Nestled in the mountainous beauty of Guizhou province, is the fascinating Biasha Miao Village. Also known as “Basha Miao”, or “Baisha Miao”, this village has remained largely untouched by modernity. This extraordinary Miao village is home to a group with a long history of gun ownership. The male inhabitants of Biasha Miao Village maintain their rich cultural traditions by openly carrying, making, and using their guns. World renowned as “the last gunslingers in China”, the residents proudly display their traditional ways. With a history spanning over 2,000 years, and tremendous cultural significance, Biasha Miao Village is an attraction that cannot be missed.

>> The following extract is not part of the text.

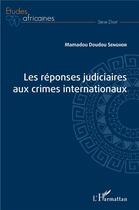Couverture du livre « Les réponses judiciaires aux crimes internationaux » de Mamadou Doudou Senghor aux éditions L'harmattan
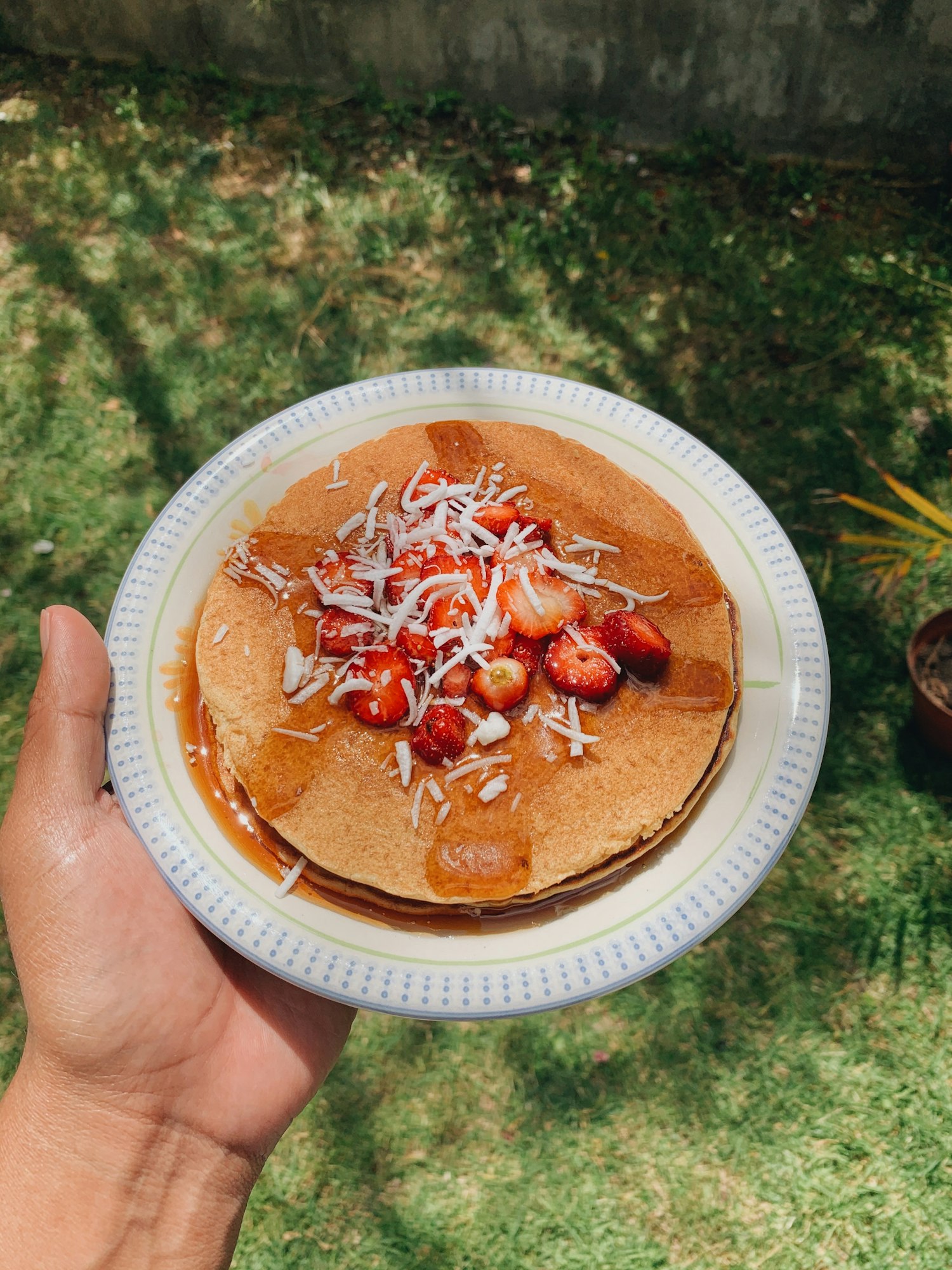 pancake with strawberries and jelly.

- Biasha Miao Village is located in Congjiang County, Guizhou, about 220 km from the city of Kaili.
- Although gun ownership by citizens is prohibited in China, and exception has been made for the inhabitants of Biasha.
- The Miao in the village have a lengthy history of gun ownership, and maintain their rich cultural traditions, which has become a major attraction for visitors.

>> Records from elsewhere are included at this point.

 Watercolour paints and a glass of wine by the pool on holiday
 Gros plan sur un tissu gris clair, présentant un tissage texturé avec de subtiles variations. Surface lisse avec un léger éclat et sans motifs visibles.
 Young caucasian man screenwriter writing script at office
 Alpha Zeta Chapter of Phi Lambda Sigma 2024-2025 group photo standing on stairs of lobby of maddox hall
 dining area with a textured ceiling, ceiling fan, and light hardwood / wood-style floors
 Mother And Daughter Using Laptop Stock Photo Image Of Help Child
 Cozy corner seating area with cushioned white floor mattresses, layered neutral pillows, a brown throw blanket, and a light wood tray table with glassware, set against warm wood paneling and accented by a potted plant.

- The inhabitants of Biasha Miao Village now perform fascinating shows to display their marksmanship, dancing, and traditional music.
History of Biasha Miao Village
According to legend, the ancestors of Biasha Miao Village immigrated from central China some 2,000 years ago. Based on Chinese mythology, the Miao descended from the Jiuli tribe, who were led by the mythical king, Chiyou.
The Miao of Biasha were renowned as fearsome warriors and hunters. They hunted large game such as bear, in the mountainous region surrounding the village.
Based on archeological claims, the Miao were among the first people to settle in present-day China. They are also believed to be one of the first tribes to practice rice farming in ancient times. The Miao primarily settled in the areas now known as Guizhou, Hunan, Yunnan, Hubei, Sichuan, and Guangxi provinces. The largest population can be found in Guizhou.
Today, the Miao has a population of roughly 8,940,116, which is larger than most ethnic minorities in China. They are divided into several branches including the Striped Hmong, Black Hmong, and White Hmong, just to name a few.
The population of Biasha Miao Village now numbers around 2,500 people, with about 500 households. The village is comprised of diaojiaolou, which are wooden structures built on stilts. This traditional dwelling is popular amongst the Miao, and other ethnic groups that specifically reside in mountainous regions. They are masterpieces of ingenuity and carpentry. Biasha is famous for its stunning array of diaojiaolou, built in the distinctive Miao-style.
Culture Of Biasha Miao Village
The inhabitants of Biasha Miao Village have a long history with guns. The men of the village were and still are today, renowned for their marksmanship. They still make, carry and use guns to maintain their rich cultural traditions. The Miao proudly sustain their warrior past, dressing in period costumes from the Qing dynasty (1636 to 1912), complete with long rifles and sickles affixed to their belts. The Biasha inhabitants favour the powder shotgun with a range of about 20 meters.
Biasha is one of the most visited villages in the region, and the Miao capitalize on that fact. The inhabitants give folk-custom performances demonstrating various aspects of traditional life in the village, including a welcoming ceremony involving guns. This ancient custom of greeting honored guests, involves several men with long rifles from Biasha Miao Village, meeting visitors outside the village gates. The men then stand in a row, firing three shots of gunpowder (no live ammunition is used) as a means of the welcoming guests.
The men of Biasha Miao Village, attach great importance to their hair, which is considered the embodiment of strength and power. All males in the village wear their hair shaved off all around the head, with remaining hair on the crown of the head coiled up. The Miao of Biasha refer to the hair-coil as “hugun”, and has been passed down for thousands of years. Hair is shaved off with a sickle, rather than using scissors, or clippers.
Amongst the many ancient and compelling customs of the Miao in Biasha, is the worship of trees. The inhabitants have worshipped and planted trees for generations, and many of the ceremonies take place in the surrounding forests. When a baby is born, the Biasha Miao will plant a tree. After the individual grows into adulthood, then later dies, the same tree is cut down and made into a coffin for the person’s remains. Villagers then plant another tree in memory of the departed individual, symbolic of the cycle of life.
- Visitors to Biasha Miao Village must be mindful that it is a functioning village with ancient and unique customs – therefore, be respectful.
- Never attempt to touch the head, or “hugun” of a Biasha Miao, as this is incredibly disrespectful. In ancient times, anyone who dared to attempt this, was often shot.
- If you take photographs of the Biasha Miao, be prepared to give some money in return.